Здесь, в этом доме, похожем на давно забытую детскую сказку, Федор старался пропустить через себя каждую секунду, чтобы продлить редкое в его лихой жизни чувство покоя и умиротворения.
Когда сон все-таки одолел его, чьи-то мягкие руки обвили его шею, и он, не поняв в темноте, кто это, покорно отдался умелым прохладным пальцам, обласкавшим его с головы до пят. Весь осыпанный поцелуями, точно лепестками душистых цветов, Федор, не различая яви и сна, медленно погрузился во влажную мякоть щедро отданного ему женского естества, безличного, безымянного и оттого еще более желанного, потому что теперь с ним были все те, о ком мечтал он долгими лагерными ночами, и те, о ком не мечтал, но знал, что они где-то есть и могли бы принадлежать ему.
С ним была женщина всех женщин, тело, плоть, живая, дарящая блаженство и ничего не требующая взамен.

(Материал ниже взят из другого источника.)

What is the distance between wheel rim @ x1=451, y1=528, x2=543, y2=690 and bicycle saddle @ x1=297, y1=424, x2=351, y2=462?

Он уснул и так никогда и не узнал, с кем же провел эту ночь. Да он и не хотел этого знать.
...Три дня пролетели у Федора в полном безделье, когда после завтрака Аджиев спросил его перед тем, как уехать в город:
- Я твой должник. Чем прикажешь долг отдавать?
Федор курил на террасе, и вопрос Артура Нерсесовича его врасплох не застал. Он давно ожидал v чего-то подобного. Но теперь решил потянуть, посмотреть, что предложит сам Аджиев.
- К прежним дружкам мне, наверное, ходу нет... - начал Федор.
- Да уж... Еще полгода, и опять в зону... - в тон ему продолжил Артур Нерсесович.
"Пьян был в дупель, а запомнил..." - усмехнулся про себя Федор и отрезал:
- Не знаю.
- У меня людей с тремя ходками нет, - жестко сказал Аджиев.
Федор покосился на него: невысок ростом, особой силы не чувствуется, черты лица неприметные, размытые, но в тонком очертании губ таилась жестокость и воля. Аджиев заметил взгляд, машинально поправил черную густую шевелюру, и так уложенную волосок к волоску.